Day two of hockey camp week and I am already beat! By the time both kids were in bed last night it was after 10:30 and then my husband and I hauled our exhausted bodies into bed and just collapsed. We were able to use sheer determination to keep our eyes open long enough to spend a few minutes snuggling and talking about the busy day and all that had transpired. The boys were so tired at 5:45 this morning I felt terrible having to get them up for school but living 35 minutes out of town is not always easy. Within an hour they were on their merry little way and then it happened. The dreaded phone call...."We forgot the football jersey and there is a game this afternoon!". Great-there goes my morning. When do you say no?

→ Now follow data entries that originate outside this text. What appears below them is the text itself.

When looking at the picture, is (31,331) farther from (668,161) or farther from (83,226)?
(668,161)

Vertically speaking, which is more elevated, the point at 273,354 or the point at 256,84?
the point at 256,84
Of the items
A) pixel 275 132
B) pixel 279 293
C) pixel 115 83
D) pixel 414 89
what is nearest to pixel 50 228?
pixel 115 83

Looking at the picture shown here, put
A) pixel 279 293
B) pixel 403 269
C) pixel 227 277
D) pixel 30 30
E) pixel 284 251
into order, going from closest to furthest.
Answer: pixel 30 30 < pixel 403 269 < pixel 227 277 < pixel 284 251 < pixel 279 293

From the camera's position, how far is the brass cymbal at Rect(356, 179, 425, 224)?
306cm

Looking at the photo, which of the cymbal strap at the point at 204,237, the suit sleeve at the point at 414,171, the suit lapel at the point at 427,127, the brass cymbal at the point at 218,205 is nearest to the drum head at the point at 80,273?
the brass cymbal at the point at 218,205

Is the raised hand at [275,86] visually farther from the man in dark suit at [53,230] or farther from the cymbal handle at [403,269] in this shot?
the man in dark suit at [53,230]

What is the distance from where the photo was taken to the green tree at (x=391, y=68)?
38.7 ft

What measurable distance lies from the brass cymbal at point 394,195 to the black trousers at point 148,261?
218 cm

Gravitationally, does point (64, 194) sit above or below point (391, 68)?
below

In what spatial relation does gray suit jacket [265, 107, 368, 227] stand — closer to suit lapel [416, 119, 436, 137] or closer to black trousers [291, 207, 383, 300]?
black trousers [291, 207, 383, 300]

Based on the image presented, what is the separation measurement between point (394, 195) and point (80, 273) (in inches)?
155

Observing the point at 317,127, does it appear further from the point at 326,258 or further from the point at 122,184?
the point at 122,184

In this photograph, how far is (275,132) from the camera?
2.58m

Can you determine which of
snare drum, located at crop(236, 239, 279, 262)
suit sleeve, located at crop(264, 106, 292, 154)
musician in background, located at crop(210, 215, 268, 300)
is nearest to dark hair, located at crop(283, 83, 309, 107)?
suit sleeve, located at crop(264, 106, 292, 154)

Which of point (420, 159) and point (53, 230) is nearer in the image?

Is it our responsibility as parents or is it their responsibility as players? With this late night crazy week I am feeling a little more forgiving as we are all more than a little sleepy. So off I go, to deliver a football jersey to a very happy and not-so-little boy. Some part of me can't help but enjoy the feeling of being the hero to swoop in at the last second to rescue my child. The other part is just shaking my head wondering when will we all learn. They have a lot of time to learn those lessons and today, I get to enjoy being the hero.....at least for now.

Monday, October 12, 2009

Snow!

Well, it has finally happened. Snow on October 12th! Normally the first snow of the season fills me with joy as I love to watch the snow dance through the air on its way down to its chosen resting spot. But today all I could think was "you've got to be kidding!". The chickens were running around quite dismayed and the barn cats were huddled under the dryer vent basking in the shower of warm air. I found myself wishing all I had to do today was cuddle in front of the fire, snuggle with the family, eat fresh warm homemade coffee cake and enjoy a cup of steaming hot coffee. But alas! 'Twas not to be...
It was rather fitting though, snowing today, as it was the first day of our winter hockey season (yeah!!). At 6:30 this morning we packed the two goalie bags, 4 goalie sticks, two backpacks and the boys who use them into the van and headed off for the day. This evening between both age groups we will be at the rink for 4.5 hrs which makes for a very long day for everyone involved. Then we get to do it all over again tomorrow (forced smile). Oh, for the love of hockey!! Or should I say, for the love of our boys. If it were not for them, we would not be enjoying this crazy ride called life nearly as much...which leaves me to say, in true hockey mom style..."Bring It On"!!